== TASK DETAILS ==
Repeat the data exactly. Pictures are not part of the copy.

== GIVEN RECORDS ==
- - - -

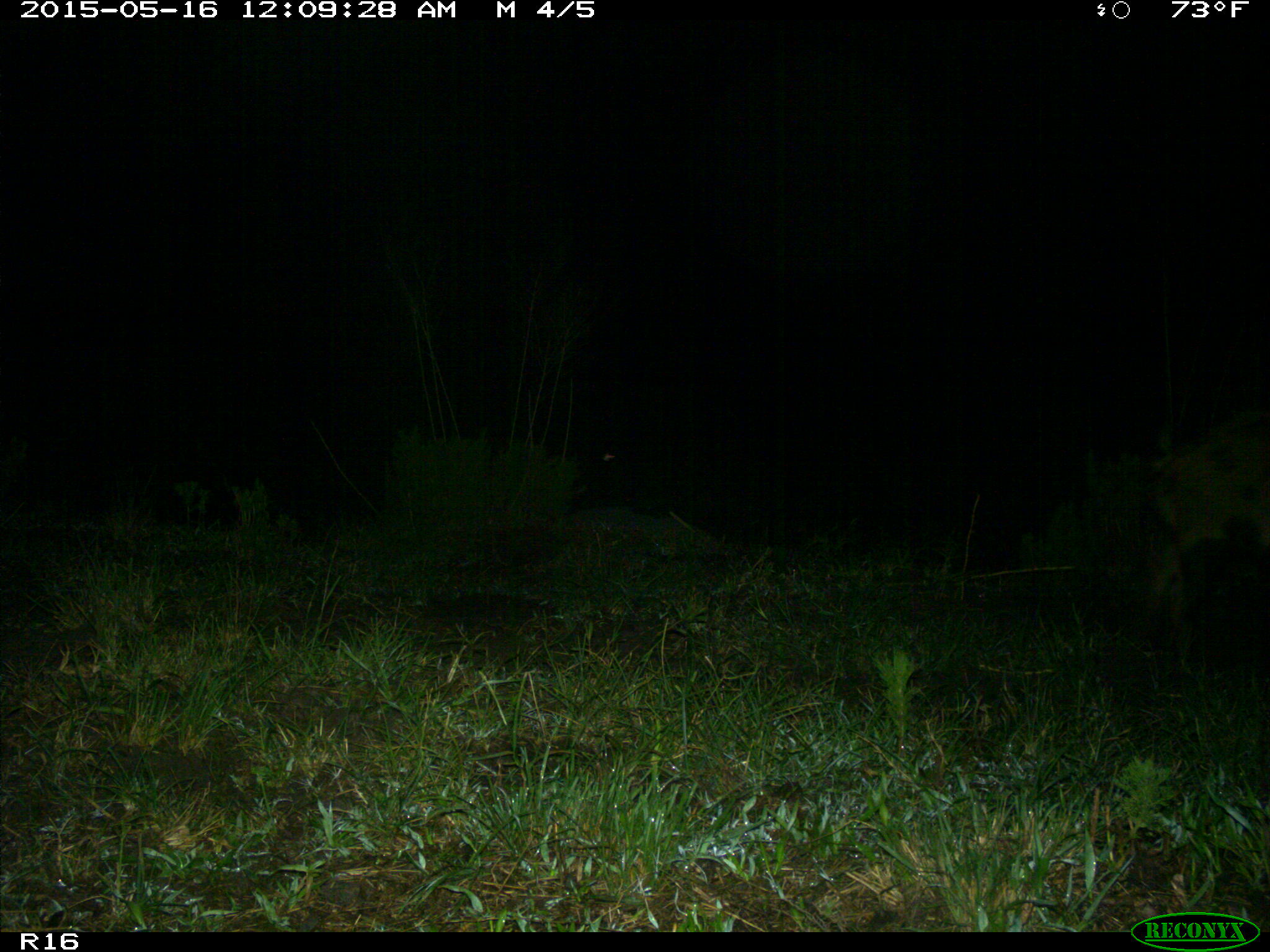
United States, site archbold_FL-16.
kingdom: Animalia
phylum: Chordata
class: Mammalia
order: Artiodactyla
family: Suidae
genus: Sus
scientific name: Sus scrofa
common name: wild boar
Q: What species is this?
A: Sus scrofa (wild boar).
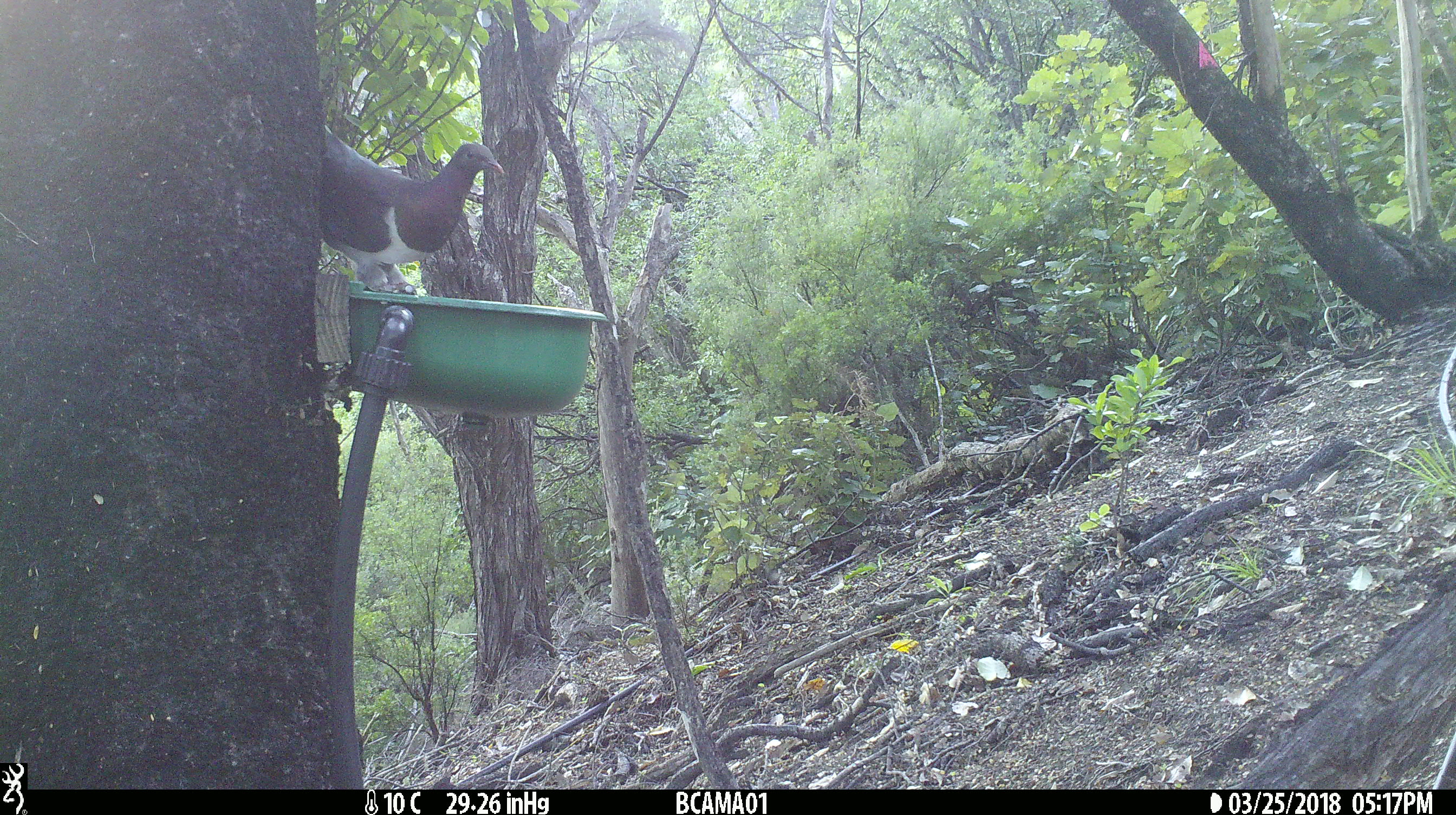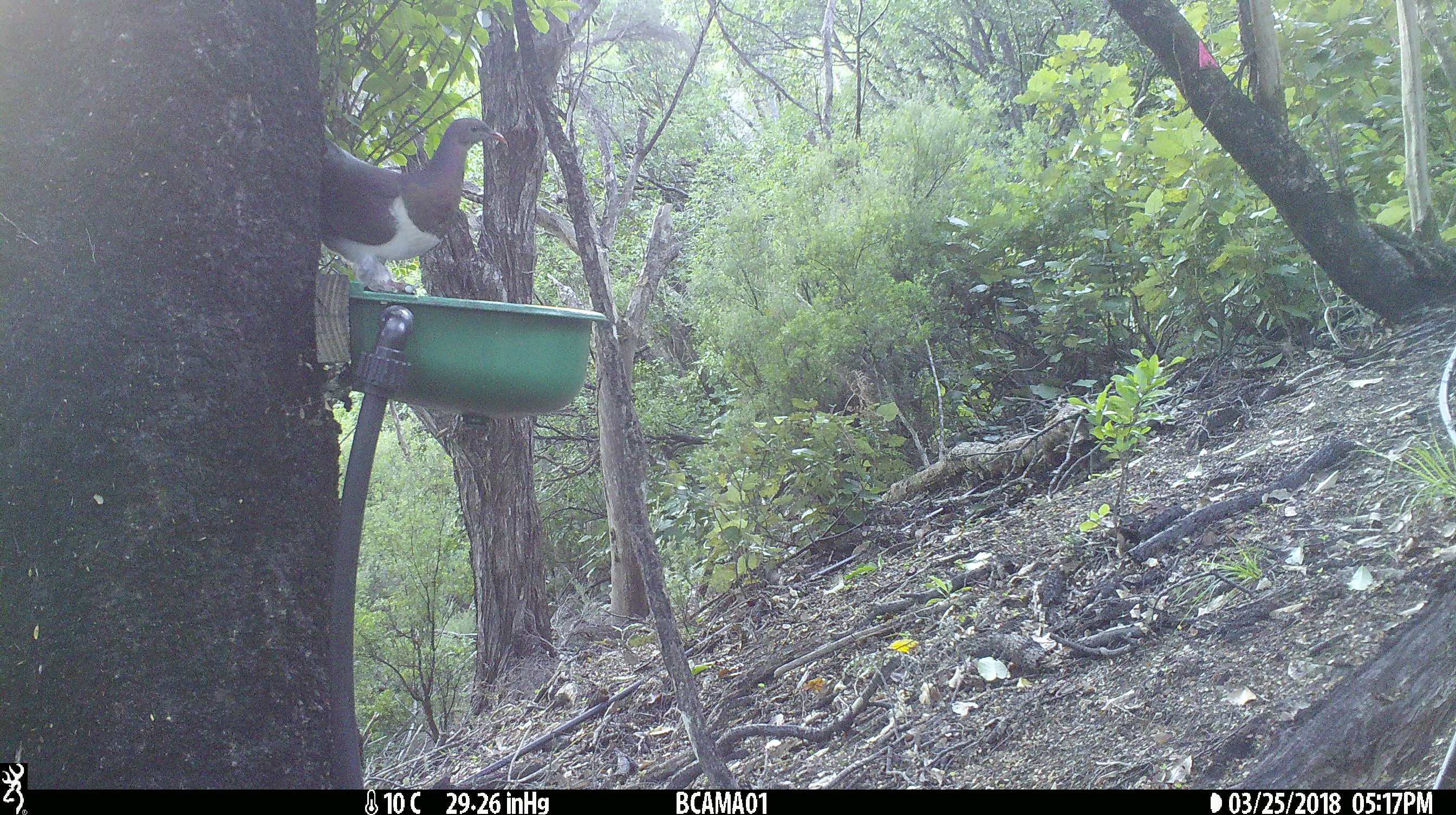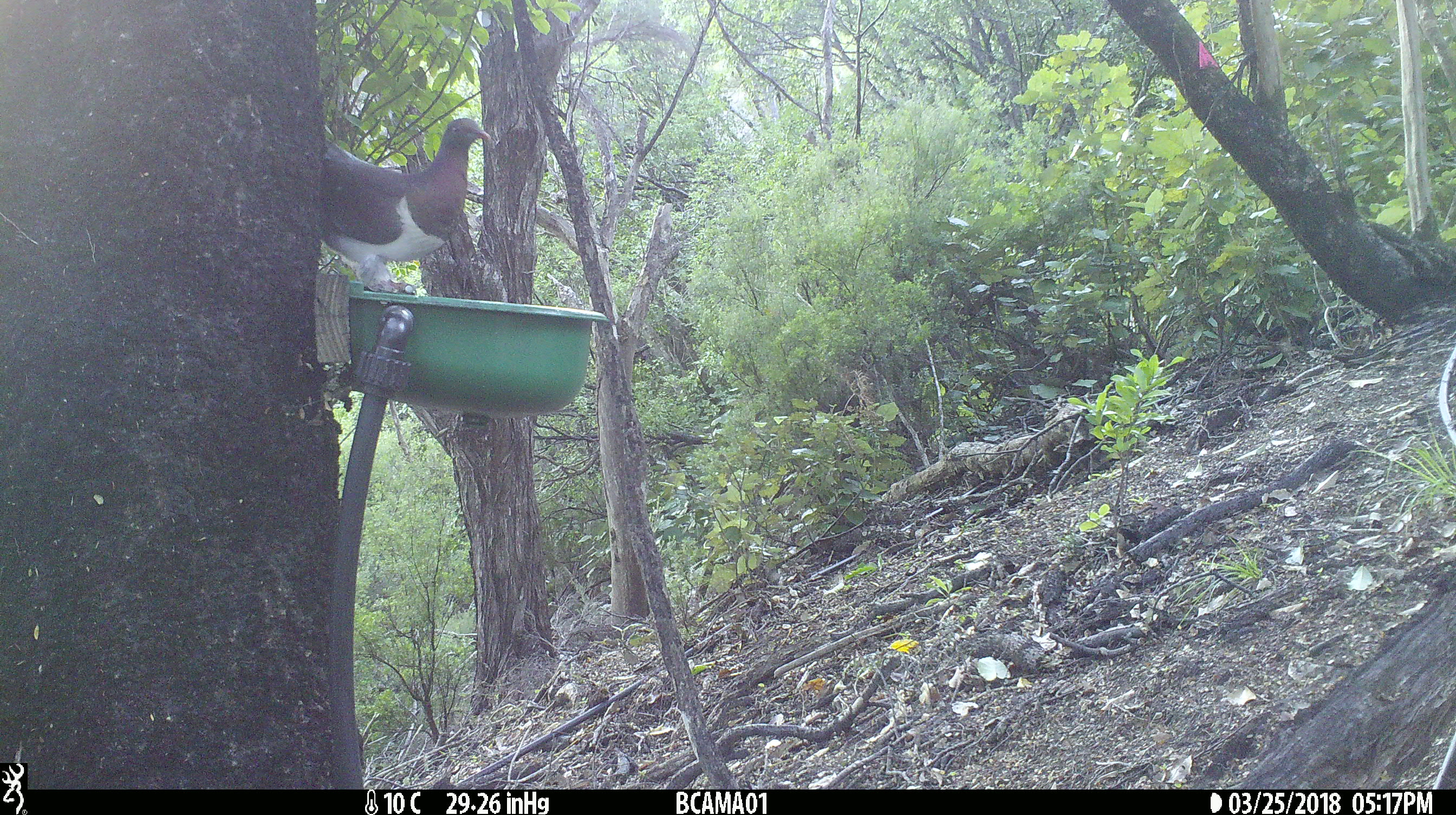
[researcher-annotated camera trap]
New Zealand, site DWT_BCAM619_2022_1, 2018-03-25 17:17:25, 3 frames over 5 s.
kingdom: Animalia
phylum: Chordata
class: Aves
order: Columbiformes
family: Columbidae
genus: Hemiphaga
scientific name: Hemiphaga novaeseelandiae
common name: new zealand pigeon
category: kereru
Kereru (new zealand pigeon) (Hemiphaga novaeseelandiae).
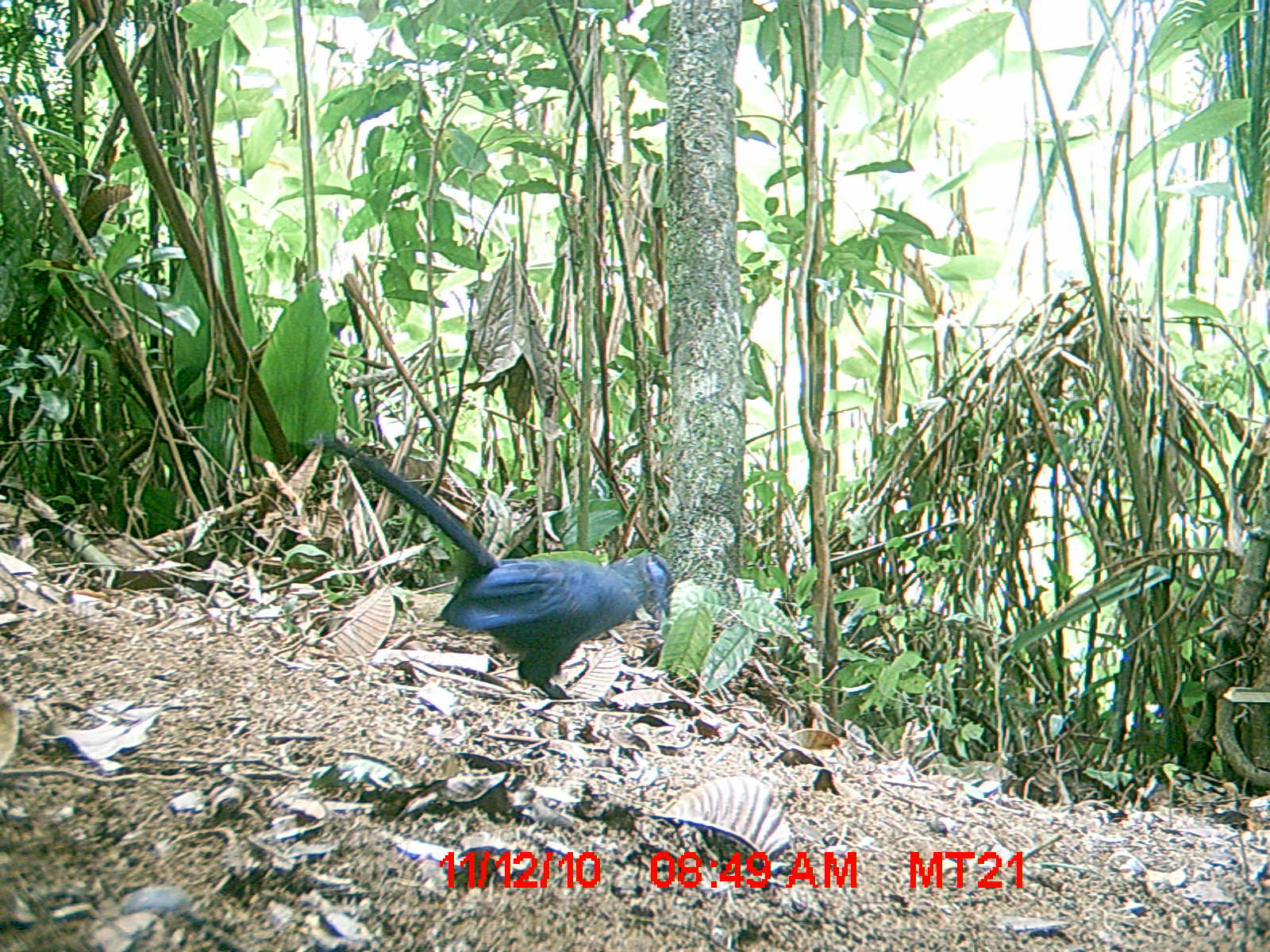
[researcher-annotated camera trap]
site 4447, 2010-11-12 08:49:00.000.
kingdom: Animalia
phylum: Chordata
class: Aves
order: Cuculiformes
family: Cuculidae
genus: Coua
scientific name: Coua caerulea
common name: blue coua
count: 1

- - - -

== PROBLEM SOLUTION ==
United States, site archbold_FL-16.
kingdom: Animalia
phylum: Chordata
class: Mammalia
order: Artiodactyla
family: Suidae
genus: Sus
scientific name: Sus scrofa
common name: wild boar
Q: What species is this?
A: Sus scrofa (wild boar).
[researcher-annotated camera trap]
New Zealand, site DWT_BCAM619_2022_1, 2018-03-25 17:17:25, 3 frames over 5 s.
kingdom: Animalia
phylum: Chordata
class: Aves
order: Columbiformes
family: Columbidae
genus: Hemiphaga
scientific name: Hemiphaga novaeseelandiae
common name: new zealand pigeon
category: kereru
Kereru (new zealand pigeon) (Hemiphaga novaeseelandiae).
[researcher-annotated camera trap]
site 4447, 2010-11-12 08:49:00.000.
kingdom: Animalia
phylum: Chordata
class: Aves
order: Cuculiformes
family: Cuculidae
genus: Coua
scientific name: Coua caerulea
common name: blue coua
count: 1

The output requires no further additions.